Après Christian Jacob, patron du groupe UMP à l’Assemblée nationale, qui a demandé hier une commission d’enquête parlementaire pour étudier la procédure de nomination de la nouvelle présidente de France Télévisions, marquée selon lui par l’opacité, le député UMP Thierry Solère en a rajouté une (grosse) louche aujourd’hui lors de la séance des questions au Gouvernement.

En République, le soupçon, c’est un poison. Thierry Solère, un député UMP des Hauts-de-Seine, a donc réitéré cet après-midi la demande de création d’une commission d’enquête parlementaire sur les conditions de nomination de la nouvelle présidente de France Télévisions, Delphine Ernotte.

Lors de la séance des questions au Gouvernement, l’élu a énuméré l’ensemble des problèmes posés, selon lui, par la procédure utilisée par le CSA : Opacité totale, soupçon d’irrégularité, soupçon de rupture d’équité entre les candidats, soupçon de partialité de membres du CSA, soupçon de plagiat d’un des projets d’un des candidats par la candidate retenue…

Une fois encore, nous sommes en pleine commedia dell’arte et visiblement les députés UMP ont perdu tout soupçon de mémoire. Il faut en effet rappeler que, lors de l’appel à candidatures du CSA du 18 octobre 2011, pour les six dernières chaînes TNT, 34 dossiers avaient été déposés quai André-Citroën (dont un par l’auteur de ces lignes, D-Facto, la chaîne “documentaires et débats”). Le jour même de la clôture officielle des dépôts, soit le 12 janvier 2012, nous avions déjà la liste des chaînes qui émettraient onze mois plus tard !

“Chihuahua” redonne de la voix

Et pour cause : tout était faux, faux et archi-faux.

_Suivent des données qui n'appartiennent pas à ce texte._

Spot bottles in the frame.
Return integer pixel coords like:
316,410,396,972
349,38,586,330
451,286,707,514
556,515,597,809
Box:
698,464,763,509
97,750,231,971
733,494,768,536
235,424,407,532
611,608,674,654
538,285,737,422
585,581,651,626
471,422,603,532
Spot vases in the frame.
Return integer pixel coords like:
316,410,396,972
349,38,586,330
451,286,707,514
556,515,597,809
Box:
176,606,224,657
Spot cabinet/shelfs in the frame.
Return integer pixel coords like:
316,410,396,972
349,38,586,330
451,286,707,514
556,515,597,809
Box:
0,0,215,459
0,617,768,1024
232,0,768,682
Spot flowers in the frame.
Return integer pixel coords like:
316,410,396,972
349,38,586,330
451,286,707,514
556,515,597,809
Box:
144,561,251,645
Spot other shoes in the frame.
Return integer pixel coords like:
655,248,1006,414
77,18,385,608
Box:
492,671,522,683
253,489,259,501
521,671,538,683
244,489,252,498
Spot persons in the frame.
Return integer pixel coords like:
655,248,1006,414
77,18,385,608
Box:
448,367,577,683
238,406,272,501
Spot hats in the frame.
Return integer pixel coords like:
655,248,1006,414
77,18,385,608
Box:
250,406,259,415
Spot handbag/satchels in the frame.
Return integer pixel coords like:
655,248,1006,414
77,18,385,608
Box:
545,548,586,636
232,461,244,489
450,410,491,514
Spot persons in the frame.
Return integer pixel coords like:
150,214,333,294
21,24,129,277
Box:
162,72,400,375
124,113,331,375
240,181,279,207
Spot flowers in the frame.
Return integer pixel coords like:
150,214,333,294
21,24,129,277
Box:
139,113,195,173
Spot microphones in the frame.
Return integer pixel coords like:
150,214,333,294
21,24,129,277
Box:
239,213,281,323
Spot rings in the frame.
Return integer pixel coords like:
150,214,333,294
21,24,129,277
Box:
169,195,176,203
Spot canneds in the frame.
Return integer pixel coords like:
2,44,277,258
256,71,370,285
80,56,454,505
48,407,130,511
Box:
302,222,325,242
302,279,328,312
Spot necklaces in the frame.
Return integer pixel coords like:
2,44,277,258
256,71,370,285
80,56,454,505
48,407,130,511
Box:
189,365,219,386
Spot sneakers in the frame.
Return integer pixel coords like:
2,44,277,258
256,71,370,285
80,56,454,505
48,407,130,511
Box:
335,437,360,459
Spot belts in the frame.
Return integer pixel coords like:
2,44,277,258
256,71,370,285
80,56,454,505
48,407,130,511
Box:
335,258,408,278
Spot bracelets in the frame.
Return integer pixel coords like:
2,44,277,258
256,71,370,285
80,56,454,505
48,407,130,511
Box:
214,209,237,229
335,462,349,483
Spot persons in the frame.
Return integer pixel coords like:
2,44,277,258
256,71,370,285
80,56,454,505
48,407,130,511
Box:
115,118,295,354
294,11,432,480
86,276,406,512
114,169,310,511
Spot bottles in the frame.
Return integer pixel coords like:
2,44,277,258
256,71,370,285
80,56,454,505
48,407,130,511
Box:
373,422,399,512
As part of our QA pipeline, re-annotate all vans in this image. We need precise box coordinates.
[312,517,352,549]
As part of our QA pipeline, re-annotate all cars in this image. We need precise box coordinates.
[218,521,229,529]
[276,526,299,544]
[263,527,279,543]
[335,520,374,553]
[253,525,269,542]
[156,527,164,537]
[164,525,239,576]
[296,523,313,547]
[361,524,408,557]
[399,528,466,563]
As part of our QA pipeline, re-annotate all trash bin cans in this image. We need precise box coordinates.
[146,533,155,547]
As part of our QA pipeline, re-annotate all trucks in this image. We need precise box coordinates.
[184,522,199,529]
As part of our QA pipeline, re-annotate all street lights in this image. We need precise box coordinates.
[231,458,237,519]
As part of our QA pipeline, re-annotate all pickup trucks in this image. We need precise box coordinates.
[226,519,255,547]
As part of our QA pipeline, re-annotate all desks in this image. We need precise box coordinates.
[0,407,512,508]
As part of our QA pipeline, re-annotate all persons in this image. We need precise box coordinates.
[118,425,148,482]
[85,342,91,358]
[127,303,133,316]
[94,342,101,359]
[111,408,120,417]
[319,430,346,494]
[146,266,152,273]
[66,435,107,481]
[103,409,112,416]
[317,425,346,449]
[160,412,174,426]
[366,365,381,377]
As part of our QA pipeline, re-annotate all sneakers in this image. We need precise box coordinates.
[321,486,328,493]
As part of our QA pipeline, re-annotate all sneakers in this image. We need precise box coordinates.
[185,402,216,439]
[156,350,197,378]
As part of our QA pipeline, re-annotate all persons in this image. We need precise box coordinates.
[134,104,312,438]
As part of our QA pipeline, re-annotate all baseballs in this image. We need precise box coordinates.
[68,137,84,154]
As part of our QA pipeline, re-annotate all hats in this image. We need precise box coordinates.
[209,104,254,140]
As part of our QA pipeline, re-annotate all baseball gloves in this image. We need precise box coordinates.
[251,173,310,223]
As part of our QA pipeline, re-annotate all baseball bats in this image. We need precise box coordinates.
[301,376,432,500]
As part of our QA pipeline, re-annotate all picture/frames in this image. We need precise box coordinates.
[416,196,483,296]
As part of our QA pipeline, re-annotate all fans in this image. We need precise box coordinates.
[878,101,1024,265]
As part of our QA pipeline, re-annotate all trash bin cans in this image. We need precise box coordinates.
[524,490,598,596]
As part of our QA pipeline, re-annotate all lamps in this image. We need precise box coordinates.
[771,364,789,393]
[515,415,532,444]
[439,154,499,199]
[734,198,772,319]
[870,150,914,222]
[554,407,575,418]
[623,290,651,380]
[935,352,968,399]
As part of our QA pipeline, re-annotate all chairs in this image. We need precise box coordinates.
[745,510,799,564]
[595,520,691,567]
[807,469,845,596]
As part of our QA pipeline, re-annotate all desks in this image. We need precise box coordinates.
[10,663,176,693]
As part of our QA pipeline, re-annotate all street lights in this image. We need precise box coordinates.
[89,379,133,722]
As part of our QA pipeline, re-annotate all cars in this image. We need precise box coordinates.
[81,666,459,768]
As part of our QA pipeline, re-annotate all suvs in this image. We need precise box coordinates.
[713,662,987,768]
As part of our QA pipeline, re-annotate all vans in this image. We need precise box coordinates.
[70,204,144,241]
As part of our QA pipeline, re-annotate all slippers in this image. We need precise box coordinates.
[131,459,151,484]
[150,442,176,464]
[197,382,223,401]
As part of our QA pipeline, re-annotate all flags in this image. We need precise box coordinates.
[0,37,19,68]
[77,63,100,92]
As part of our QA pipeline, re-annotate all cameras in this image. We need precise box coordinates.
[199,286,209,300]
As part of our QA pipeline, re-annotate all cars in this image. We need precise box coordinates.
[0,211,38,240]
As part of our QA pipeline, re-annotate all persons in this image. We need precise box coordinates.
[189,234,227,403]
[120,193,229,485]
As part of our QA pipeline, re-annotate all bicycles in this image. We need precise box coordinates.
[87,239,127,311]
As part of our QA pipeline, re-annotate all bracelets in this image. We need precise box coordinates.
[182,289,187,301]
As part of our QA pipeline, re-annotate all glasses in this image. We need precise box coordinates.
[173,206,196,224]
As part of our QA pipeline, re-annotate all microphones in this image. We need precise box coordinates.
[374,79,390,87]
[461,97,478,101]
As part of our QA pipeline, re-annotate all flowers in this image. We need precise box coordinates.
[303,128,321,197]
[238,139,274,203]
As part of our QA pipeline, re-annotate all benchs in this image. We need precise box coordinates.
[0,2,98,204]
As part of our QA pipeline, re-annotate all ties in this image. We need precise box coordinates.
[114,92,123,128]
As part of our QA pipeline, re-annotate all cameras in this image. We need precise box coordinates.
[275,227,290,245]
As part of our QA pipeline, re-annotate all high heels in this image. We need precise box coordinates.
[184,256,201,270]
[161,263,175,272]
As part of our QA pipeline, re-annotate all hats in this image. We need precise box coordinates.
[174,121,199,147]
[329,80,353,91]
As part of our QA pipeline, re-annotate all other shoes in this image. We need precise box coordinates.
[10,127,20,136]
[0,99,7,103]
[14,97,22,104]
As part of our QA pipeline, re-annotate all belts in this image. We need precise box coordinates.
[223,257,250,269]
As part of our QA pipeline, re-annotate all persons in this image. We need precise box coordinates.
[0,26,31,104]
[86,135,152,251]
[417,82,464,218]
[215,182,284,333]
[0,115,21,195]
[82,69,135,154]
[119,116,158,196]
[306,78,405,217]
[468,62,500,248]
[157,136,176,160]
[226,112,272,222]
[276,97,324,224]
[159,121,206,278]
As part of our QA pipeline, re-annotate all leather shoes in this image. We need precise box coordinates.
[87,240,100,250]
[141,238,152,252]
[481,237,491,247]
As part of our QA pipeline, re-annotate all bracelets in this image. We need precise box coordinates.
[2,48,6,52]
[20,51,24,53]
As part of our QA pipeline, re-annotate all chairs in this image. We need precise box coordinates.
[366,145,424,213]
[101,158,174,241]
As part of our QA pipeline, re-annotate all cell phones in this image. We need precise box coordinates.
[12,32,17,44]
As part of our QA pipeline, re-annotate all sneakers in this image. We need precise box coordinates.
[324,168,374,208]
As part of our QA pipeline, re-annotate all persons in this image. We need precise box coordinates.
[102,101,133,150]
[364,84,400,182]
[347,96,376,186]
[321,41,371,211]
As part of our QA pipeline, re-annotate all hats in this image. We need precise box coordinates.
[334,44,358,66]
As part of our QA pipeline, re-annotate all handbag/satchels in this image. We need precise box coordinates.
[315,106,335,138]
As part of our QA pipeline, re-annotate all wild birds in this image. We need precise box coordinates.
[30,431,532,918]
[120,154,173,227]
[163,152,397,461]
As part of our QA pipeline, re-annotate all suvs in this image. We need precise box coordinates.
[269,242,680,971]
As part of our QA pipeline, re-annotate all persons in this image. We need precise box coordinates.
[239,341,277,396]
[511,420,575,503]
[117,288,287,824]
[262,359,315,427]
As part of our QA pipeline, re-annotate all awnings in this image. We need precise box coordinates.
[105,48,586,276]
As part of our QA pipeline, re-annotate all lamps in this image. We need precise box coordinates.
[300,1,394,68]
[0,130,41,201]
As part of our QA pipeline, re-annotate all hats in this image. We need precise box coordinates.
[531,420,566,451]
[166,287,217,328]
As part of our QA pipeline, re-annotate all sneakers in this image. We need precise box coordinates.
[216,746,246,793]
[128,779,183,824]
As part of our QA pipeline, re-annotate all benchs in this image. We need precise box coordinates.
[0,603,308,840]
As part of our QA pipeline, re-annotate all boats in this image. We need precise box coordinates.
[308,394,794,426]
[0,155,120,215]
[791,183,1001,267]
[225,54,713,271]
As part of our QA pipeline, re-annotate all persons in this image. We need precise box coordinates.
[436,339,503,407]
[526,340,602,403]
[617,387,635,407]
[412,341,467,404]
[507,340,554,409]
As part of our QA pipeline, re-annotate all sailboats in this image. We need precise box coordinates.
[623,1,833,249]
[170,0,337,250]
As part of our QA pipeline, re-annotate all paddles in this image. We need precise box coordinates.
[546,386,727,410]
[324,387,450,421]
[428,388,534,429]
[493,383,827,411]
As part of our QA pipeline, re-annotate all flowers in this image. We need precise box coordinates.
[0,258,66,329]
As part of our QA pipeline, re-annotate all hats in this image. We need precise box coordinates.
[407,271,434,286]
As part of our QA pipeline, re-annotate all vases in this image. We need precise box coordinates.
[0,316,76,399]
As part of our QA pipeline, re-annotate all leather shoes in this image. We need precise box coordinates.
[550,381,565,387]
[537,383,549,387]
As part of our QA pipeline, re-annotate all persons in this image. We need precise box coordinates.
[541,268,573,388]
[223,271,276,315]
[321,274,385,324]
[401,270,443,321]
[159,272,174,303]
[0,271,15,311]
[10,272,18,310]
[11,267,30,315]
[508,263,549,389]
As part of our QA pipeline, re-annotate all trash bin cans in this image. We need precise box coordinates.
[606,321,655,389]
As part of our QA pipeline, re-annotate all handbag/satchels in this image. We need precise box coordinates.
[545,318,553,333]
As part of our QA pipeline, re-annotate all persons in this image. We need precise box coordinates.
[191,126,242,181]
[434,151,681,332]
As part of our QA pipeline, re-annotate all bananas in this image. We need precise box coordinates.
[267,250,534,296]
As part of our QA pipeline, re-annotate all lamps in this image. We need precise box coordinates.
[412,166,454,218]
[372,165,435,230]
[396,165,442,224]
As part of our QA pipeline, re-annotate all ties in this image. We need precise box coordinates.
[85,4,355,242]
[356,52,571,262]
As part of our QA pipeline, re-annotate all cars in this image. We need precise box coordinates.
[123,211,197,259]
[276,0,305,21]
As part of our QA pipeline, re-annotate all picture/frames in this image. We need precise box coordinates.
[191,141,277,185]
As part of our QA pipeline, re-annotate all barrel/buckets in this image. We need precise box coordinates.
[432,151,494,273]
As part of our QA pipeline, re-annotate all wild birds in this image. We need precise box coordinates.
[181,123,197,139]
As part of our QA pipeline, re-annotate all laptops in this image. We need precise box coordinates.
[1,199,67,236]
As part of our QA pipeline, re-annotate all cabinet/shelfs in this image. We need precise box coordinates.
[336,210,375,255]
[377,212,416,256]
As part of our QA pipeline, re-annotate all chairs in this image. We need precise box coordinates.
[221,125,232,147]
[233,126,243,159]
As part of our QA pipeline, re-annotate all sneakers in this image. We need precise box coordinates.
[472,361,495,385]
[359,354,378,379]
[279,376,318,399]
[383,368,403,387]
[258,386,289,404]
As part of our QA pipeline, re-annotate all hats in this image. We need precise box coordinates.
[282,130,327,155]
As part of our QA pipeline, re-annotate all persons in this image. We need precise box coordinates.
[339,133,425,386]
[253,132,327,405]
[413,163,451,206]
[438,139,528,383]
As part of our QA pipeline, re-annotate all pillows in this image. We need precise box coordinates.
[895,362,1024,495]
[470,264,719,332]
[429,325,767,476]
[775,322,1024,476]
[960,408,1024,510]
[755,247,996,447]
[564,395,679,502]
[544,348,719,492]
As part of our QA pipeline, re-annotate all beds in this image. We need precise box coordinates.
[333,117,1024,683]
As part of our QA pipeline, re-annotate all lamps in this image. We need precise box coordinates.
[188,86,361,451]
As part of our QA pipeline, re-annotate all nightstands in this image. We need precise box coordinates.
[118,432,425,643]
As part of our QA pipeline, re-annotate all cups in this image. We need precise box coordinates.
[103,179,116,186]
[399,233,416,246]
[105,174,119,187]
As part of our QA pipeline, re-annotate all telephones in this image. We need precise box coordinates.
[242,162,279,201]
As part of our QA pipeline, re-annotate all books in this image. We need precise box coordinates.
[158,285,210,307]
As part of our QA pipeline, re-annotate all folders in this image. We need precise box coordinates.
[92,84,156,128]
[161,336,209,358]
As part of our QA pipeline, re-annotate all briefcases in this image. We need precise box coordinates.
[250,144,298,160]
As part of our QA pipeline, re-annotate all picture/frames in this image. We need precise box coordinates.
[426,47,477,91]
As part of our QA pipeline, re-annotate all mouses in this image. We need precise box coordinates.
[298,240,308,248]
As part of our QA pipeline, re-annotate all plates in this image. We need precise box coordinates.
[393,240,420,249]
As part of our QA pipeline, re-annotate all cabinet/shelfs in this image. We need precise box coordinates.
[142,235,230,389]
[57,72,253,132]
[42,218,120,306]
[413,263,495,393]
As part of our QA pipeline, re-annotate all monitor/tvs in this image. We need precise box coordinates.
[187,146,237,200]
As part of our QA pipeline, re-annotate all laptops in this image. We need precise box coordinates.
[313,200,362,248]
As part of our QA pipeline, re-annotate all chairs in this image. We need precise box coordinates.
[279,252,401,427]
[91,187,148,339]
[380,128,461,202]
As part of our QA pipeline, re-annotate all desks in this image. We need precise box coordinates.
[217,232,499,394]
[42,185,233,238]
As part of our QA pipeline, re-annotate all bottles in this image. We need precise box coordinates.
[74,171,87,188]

Sous Nicolas Sarkozy, qui nommait lui-même les présidents de France Télévisions et de Radio France, le CSA fantoche de Michel Boyon (ancien directeur de cabinet de Jean-Pierre Raffarin à Matignon) était contraint de faire semblant et organisait par conséquent des auditions factices, car les décisions étaient déjà prises au sommet de l’État. Entendre aujourd’hui les députés UMP pousser des cris d’orfraie lors de la séance des questions au Gouvernement est pour le moins saugrenu.

Inconnu du public, sa notice Wikipédia nous apprend que Thierry Solère est “un acteur de la vie politique UMP au sein du département des Hauts-de-Seine dont il est l’un des vice-présidents du conseil général”. Il est par ailleurs “l’un des personnages évoqués en juin 2012 par Marie-Célie Guillaume, alors directrice de cabinet de Patrick Devedjian, dans son ouvrage Le Monarque, son fils, son fief, ouvrage sur la fédération UMP des Hauts-de-Seine. Thierry Solère y porte le surnom de Chihuahua donné par Isabelle Balkany afin de décrire, selon elle, son comportement attentiste et intéressé auprès de Jean Sarkozy, alors fils du président de la République”, peut-on lire dans l’encyclopédie en ligne.

Sophie Marceau, apprenant il y a quelques jours que Jean-François Copé, l’ancien président de l’UMP, avait failli jouer à ses côtés dans La Boum mais était malade le jour du casting dans son lycée, a malicieusement répondu : “Peut-être que ça aurait rendu service à la politique s’il avait fini au cinéma.” Elle était loin du compte. Avec une telle troupe d’acteurs, c’est le cinéma tout entier qui devrait s’estimer lésé.